Complex Network-based features extraction in RGB-D human action recognition

https://doi.org/10.1016/j.jvcir.2021.103371Get rights and content

Abstract

Analysis of human behavior through visual information has been one of the active research areas in computer vision community during the last decade. Vision-based human action recognition (HAR) is a crucial part of human behavior analysis, which is also of great demand in a wide range of applications. HAR was initially performed via images from a conventional camera; however, depth sensors have recently embedded as an additional informative resource to cameras. In this paper, we have proposed a novel approach to largely improve the performance of human action recognition using Complex Network-based feature extraction from RGB-D information. Accordingly, the constructed complex network is employed for single-person action recognition from skeletal data consisting of 3D positions of body joints. The indirect features help the model cope with the majority of challenges in action recognition. In this paper, the meta-path concept in the complex network has been presented to lessen the unusual actions structure challenges. Further, it boosts recognition performance. The extensive experimental results on two widely adopted benchmark datasets, the MSR-Action Pairs, and MSR Daily Activity3D indicate the efficiency and validity of the method.

Introduction

Nowadays, human behavior analysis (HBA) has attracted more interest in the field of artificial intelligence and machine learning. Motivated by the wide possible application areas, some significant advances have been made in learning and recognition of human behavior, especially using computer vision techniques [2], [3]. HBA can be widely applied to various domains, such as surveillance in public areas, shopping centers, and airports, home care for elderly people and children, Human-Computer/Robot Interaction (HCI/HRI), video retrieval, computer gaming [1], [7], [9], [13]. For instance, to build a human–computer interface that intelligently serves people, a system should be able to not only sense the human movements but also understand their actions and intention. The goal of human activity recognition is to automatically detect and analyze human activities in real-time from the information acquired from different types of sensors, such as RGB cameras, range sensors, or other sensing modalities [1], [9], [10]. As a result, if machines could automatically interpret the activities that people perform in daily life, many tasks would be revolutionized [4]. Depending on the complexity, the human motions can be conceptually categorized as gestures, actions, and activities with interactions. Gestures are normally regarded as the atomic elements of human movements, such as “turning head to the left”, “raising left leg”, and “crouching”. Actions usually refer to a single human motion that consists of one or more gestures, like “walking”, “throwing”, etc. In the most complex scenario, the subject could interact with objects or other subjects, for instance, “two persons fighting” and “people playing football” [10].

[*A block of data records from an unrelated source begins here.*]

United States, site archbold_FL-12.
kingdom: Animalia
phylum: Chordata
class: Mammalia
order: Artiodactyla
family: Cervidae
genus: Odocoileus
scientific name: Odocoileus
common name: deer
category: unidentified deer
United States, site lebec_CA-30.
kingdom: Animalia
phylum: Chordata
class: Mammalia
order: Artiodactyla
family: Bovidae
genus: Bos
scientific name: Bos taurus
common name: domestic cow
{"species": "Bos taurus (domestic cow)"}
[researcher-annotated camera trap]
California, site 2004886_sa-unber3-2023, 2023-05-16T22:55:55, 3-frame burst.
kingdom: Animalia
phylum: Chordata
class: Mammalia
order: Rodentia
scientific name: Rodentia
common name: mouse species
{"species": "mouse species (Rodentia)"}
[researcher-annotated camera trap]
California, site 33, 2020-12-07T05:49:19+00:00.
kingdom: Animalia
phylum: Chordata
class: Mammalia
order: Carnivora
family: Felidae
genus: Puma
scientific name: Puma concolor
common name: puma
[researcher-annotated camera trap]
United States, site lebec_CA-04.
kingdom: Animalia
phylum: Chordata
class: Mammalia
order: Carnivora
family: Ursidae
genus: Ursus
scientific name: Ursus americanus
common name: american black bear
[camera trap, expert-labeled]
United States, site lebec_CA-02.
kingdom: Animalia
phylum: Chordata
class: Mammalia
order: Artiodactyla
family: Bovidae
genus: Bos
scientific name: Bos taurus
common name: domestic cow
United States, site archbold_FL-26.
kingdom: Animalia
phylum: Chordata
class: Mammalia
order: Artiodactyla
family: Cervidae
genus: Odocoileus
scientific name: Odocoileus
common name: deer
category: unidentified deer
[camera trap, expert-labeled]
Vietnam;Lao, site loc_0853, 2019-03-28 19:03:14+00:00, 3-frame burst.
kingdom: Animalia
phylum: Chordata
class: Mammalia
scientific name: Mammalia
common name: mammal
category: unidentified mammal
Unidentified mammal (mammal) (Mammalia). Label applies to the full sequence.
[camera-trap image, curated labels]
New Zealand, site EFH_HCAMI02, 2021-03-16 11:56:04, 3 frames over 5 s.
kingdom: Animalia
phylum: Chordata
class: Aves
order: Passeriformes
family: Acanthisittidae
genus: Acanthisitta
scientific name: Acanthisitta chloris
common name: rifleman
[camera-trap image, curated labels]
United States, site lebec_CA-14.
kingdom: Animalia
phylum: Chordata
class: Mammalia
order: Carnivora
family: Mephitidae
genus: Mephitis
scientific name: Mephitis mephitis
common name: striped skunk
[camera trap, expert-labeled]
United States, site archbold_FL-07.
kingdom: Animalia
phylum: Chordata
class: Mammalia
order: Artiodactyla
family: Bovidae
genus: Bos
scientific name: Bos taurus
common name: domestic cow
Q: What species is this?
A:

Recently, the progress of sensor technologies has led to affordable high-definition depth cameras, such as Microsoft Kinect [48]. Depth camera exploits structured- light to capture the depth map in real-time. Pixels in a depth map represent the depth of a scene rather than a measure of the intensity of color [7]. After the recent release of cost-effective depth sensors, studies on various applications on 3D data have significantly been increased [6]. In general, depth imagery is inexpensive and overcomes some of the limitations of RGB images. It has some advantages over conventional RGB images such as providing the 3D structure of the scene, robustness against illumination changes, better segmentation, proper background subtraction, and motion estimation [1], [7], [9], [10], [15], [29]. However, there remain some crucial problems for algorithms using various types of data [1], [9]. As it is known, the human body is an articulated system of rigid segments connected by joints. Hence, human motion is often considered as a continuous evolution of the configuration of the segments or body posture. If the body joints could reliably be extracted and tracked, action recognition would be obtained using the tracked joint positions [11]. The Kinect provides 3D positions of 20 skeletal joints for each subject tracked in the scene as shown in Fig. 1[35].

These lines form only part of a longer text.